Весь день потом я думал только об «угадал».
Вяло дохлопывал — думал. В обед — думал. И пока с Вовкой гуляли. И когда в телевизор пялился. Сорок три, вот что…
Холодная ящерка от затылка к лопаткам протоптала целую дорожку.
Я говорил себе, что старик, скорее всего, и сам-то понятия не имеет, о чем спрашивает. Может быть, для него это просто набор слов. Или даже не слов, звуков. Может быть, он и подвинулся-то на этой фразе. Съехал, запомнив. Сколько, сколько…

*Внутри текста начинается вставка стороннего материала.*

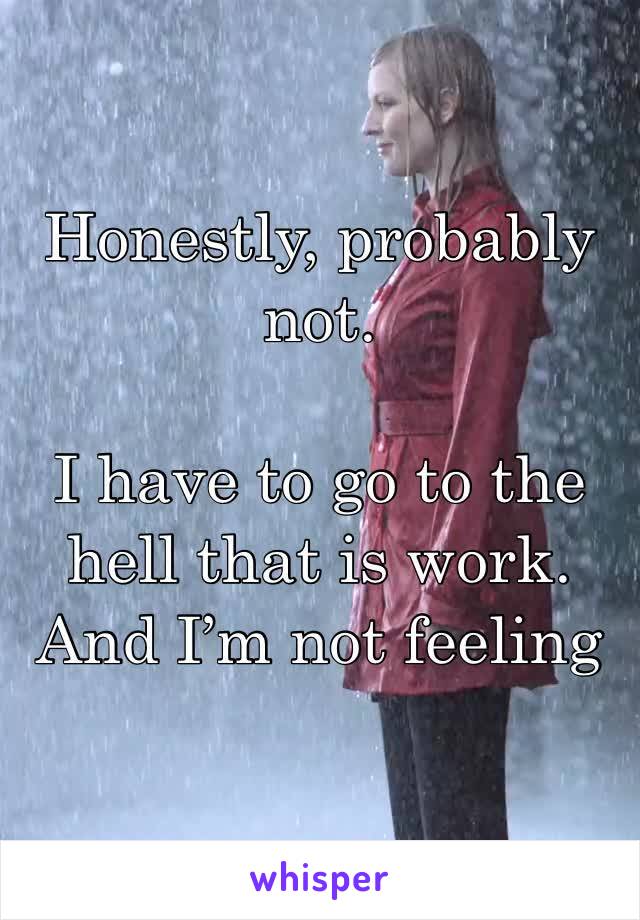 Honestly, probably not. 

I have to go to the hell that is work. And I’m not feeling any better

И потом: кому-нибудь другому он наверняка уже другое число сочинил. Какое-нибудь круглое. Завтра, глядишь, про мои сорок три даже не заикнется.

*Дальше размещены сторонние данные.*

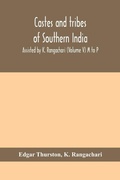 Cover: Castes and tribes of southern India. Assisted by K. Rangachari (Volume V) M to P - ALPHA EDITION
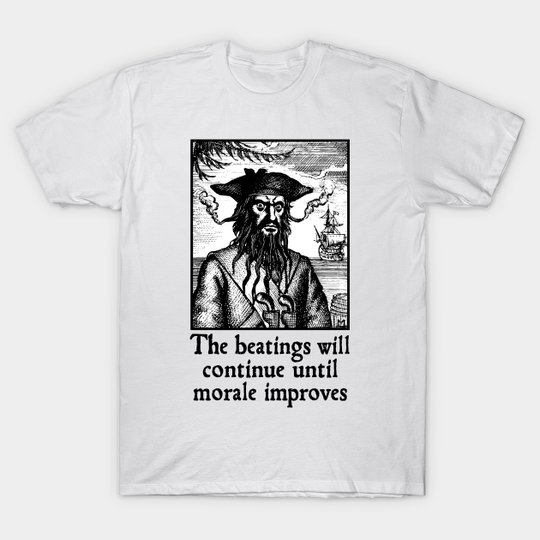 The Beatings Will Continue until Morale Improves - Pirate - T-Shirt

Господи, мысленно стонал я, сумасшедший же!
Нет никакой связи между идиотским его вопросом и будущими где-то там смертями. Нет. Не было. Не будет никогда.
Ни-ко-гда!
И все равно мне было страшно. Глодал червячок. Все думалось, умрут люди, а ответственность — на мне. Потому что влез. Потому что угадал.
Иррационально, скажете? Бред?
Только по-другому мое состояние и не объяснить.

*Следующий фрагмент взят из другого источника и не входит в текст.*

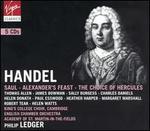 Handel: Saul; Alexander's Feast; The Choice of Hercules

За ужином до сих пор молча наблюдавшая за мной Ирка не выдержала. Отодвинула тарелку с салатом в сторону. Уронила на стол локти. Закусила губу.
— И что у нас случилось?
Как всегда, когда она волновалась или предполагала плохое, в голосе у нее проскакивали нервические нотки.
Вовка сидел на специальном детском стульчике с перекладинкой, высоком, чтобы все было видно, и, конечно, тоже потребовал ясности.
— Сто?
Белобрысый попугайчик!
Я посмотрел в напряженные Иркины глаза. Повертел вилку.
— Ир, старик тут опять этот…
— Какой старик?
— В пиджаке… сумасшедший…
— Боже мой! — Ирка чуть не расплакалась от облегчения. — А я уже черт-те что подумала. Целый день ходит бука букой…
Она прижала пальцы к дрогнувшей губе.
— Укой! — сказал Вовка.
— Понимаешь, я угадал… — Мне очень хотелось, чтобы Ирка меня поняла. — Я угадал число…
Скрипнули ножки стула.
Мимоходом убрав от Вовки миску с фруктовым пюре, Ирка зашла мне за спину.
— Лёнчик! Миленький! — Её руки скрестились у меня на груди. Щекой она прижалась к моему виску. — Лёнчик!
Вовка пыхтел, пытаясь дотянуться до миски.
— Лёнчик…
По скуле щекотно поползло. Я накрыл Иркины руки своими.
— Ир, ну что ты…
— Забудь, забудь этого старика, — горячо зашептала Ирка. — Заморочил он тебя. Ты сам-то не видишь что ли? Только о нем и…
— Ир…
— Лёнчик, он же больной! Люди в мире умирают каждую секунду. Если я скажу, что завтра умрет триста человек…
— Не надо, — попросил я, разворачивая Ирку к себе.
— Но я ведь тоже буду права.
Ирка смотрела на меня серьезными зелеными глазами.
— Хорошо, — сказал я, сдаваясь, — к черту старика!